## [EXERCISE DIRECTIONS]
Switch every "Photo" in the lines below to "Picture" and give the lines again, otherwise unchanged. Leave out the pictures.

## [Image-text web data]
◇ ◇ ◇ ◇ ◇
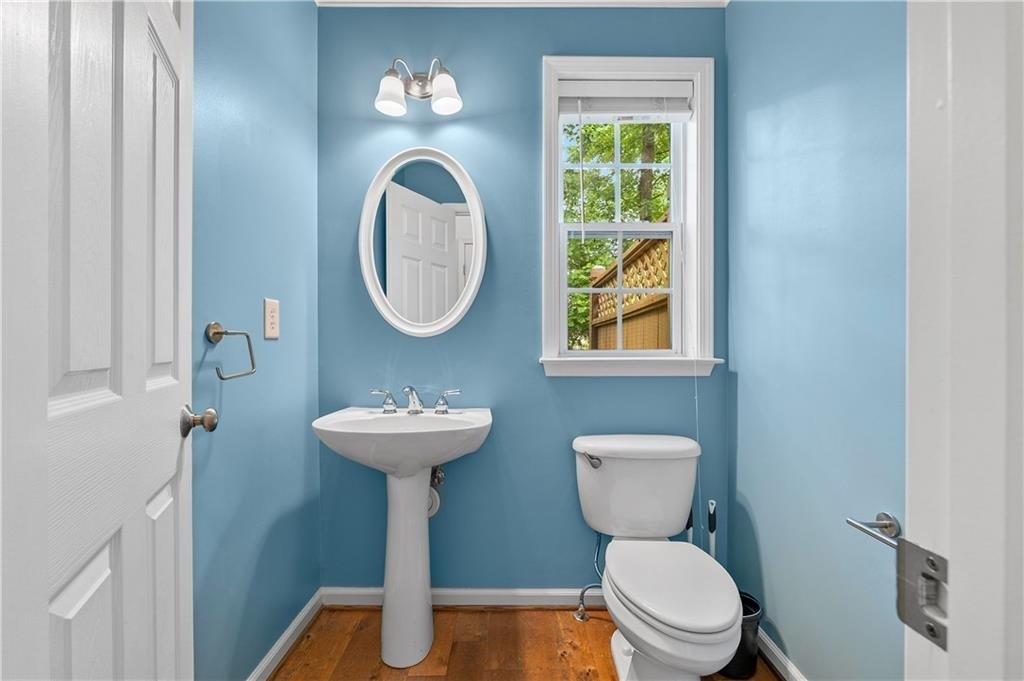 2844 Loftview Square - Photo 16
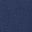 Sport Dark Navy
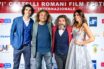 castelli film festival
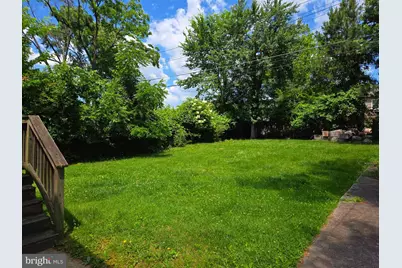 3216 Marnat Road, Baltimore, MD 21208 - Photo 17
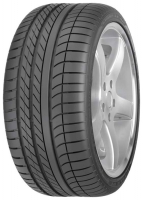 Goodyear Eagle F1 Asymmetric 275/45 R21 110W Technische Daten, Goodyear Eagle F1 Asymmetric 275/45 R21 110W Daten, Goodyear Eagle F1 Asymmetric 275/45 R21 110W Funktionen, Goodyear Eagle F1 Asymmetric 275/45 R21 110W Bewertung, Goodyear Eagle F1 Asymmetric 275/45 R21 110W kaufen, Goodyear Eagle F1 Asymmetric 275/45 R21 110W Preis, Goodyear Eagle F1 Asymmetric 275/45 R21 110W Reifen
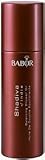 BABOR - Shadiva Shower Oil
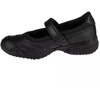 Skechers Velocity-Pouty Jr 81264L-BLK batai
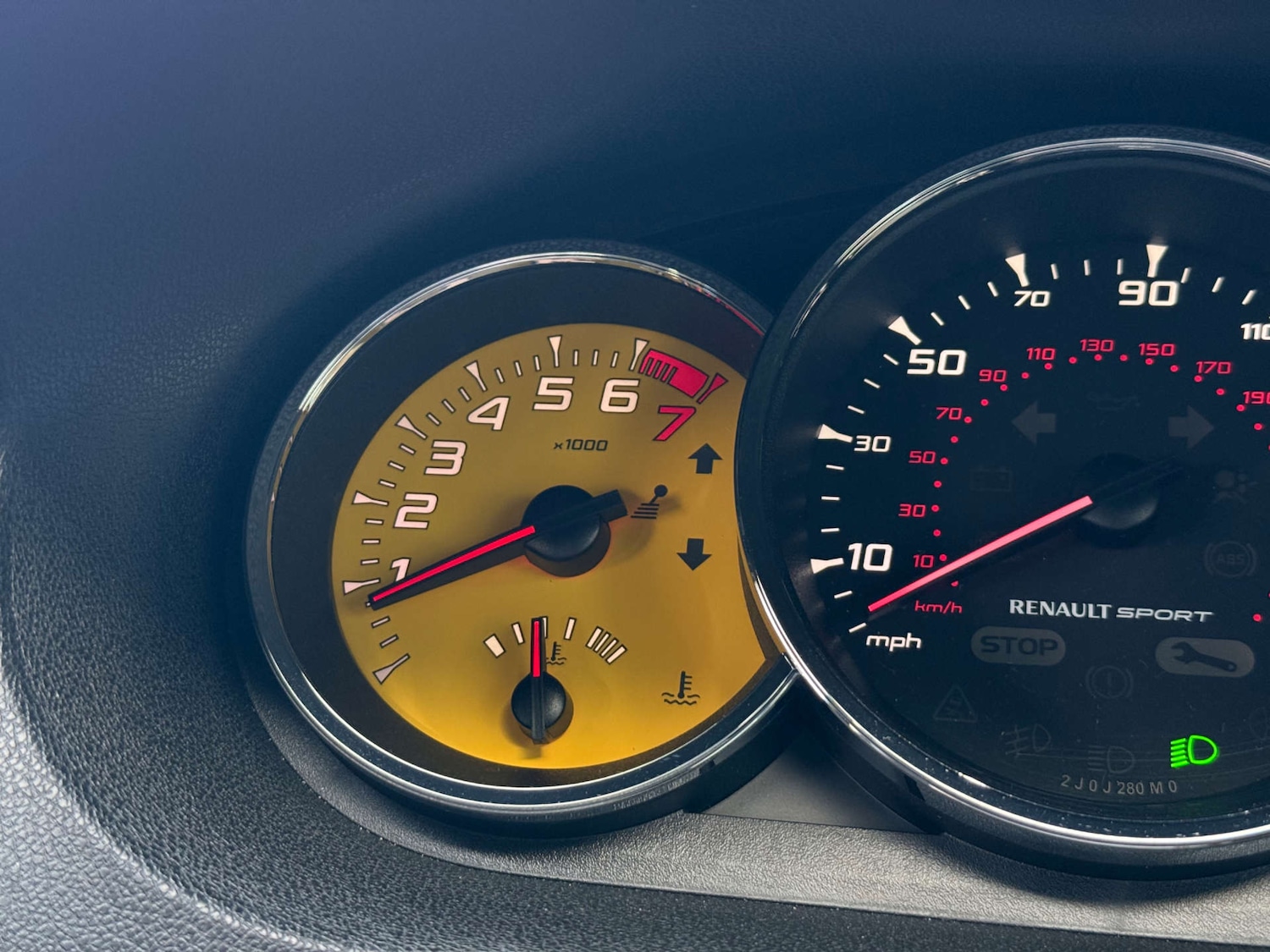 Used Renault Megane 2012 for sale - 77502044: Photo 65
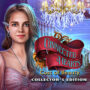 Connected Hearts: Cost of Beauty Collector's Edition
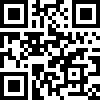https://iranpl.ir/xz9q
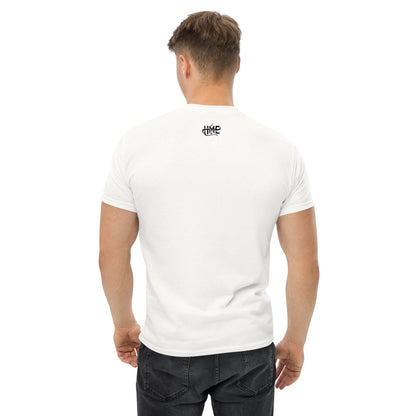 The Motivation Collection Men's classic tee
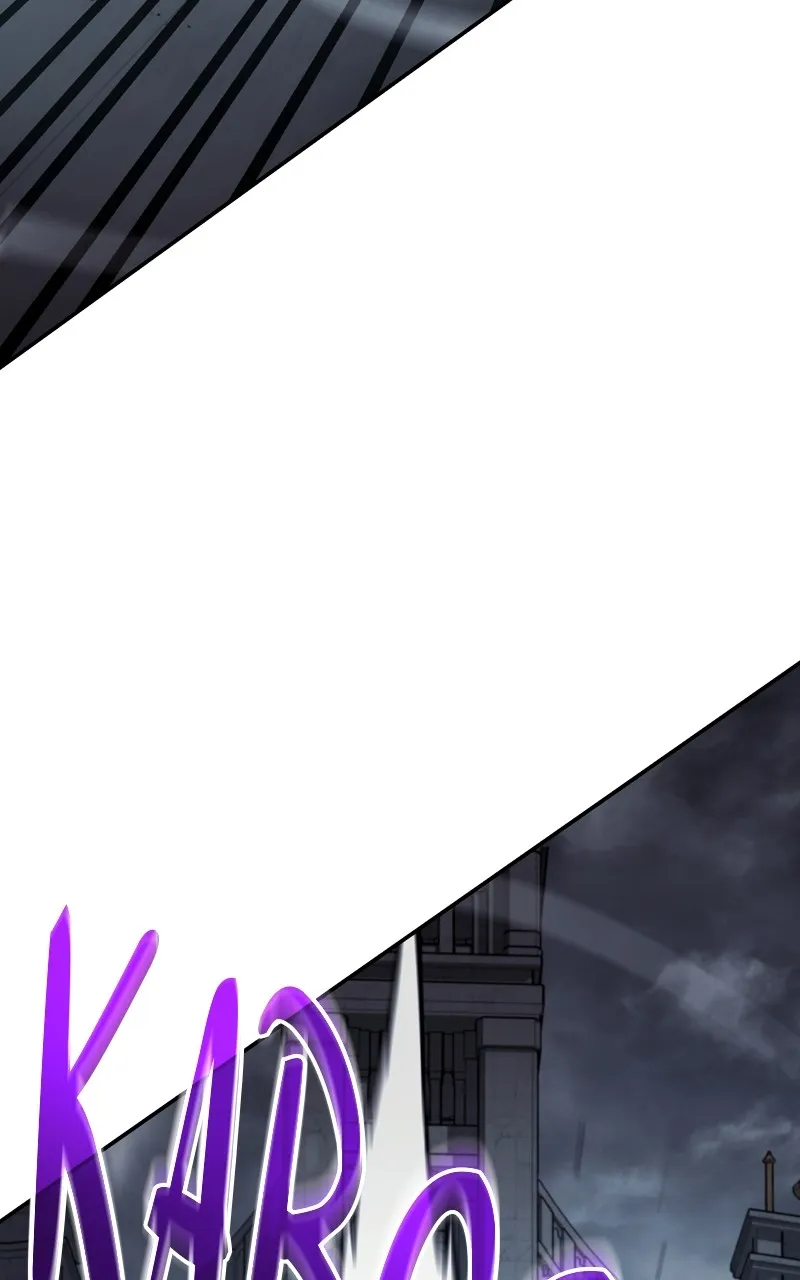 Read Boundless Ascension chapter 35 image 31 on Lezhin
◇ ◇ ◇ ◇ ◇
## [SOLVED EXERCISE]
 2844 Loftview Square - Picture 16
 Sport Dark Navy
 castelli film festival
 3216 Marnat Road, Baltimore, MD 21208 - Picture 17
 Goodyear Eagle F1 Asymmetric 275/45 R21 110W Technische Daten, Goodyear Eagle F1 Asymmetric 275/45 R21 110W Daten, Goodyear Eagle F1 Asymmetric 275/45 R21 110W Funktionen, Goodyear Eagle F1 Asymmetric 275/45 R21 110W Bewertung, Goodyear Eagle F1 Asymmetric 275/45 R21 110W kaufen, Goodyear Eagle F1 Asymmetric 275/45 R21 110W Preis, Goodyear Eagle F1 Asymmetric 275/45 R21 110W Reifen
 BABOR - Shadiva Shower Oil
 Skechers Velocity-Pouty Jr 81264L-BLK batai
 Used Renault Megane 2012 for sale - 77502044: Picture 65
 Connected Hearts: Cost of Beauty Collector's Edition
https://iranpl.ir/xz9q
 The Motivation Collection Men's classic tee
 Read Boundless Ascension chapter 35 image 31 on Lezhin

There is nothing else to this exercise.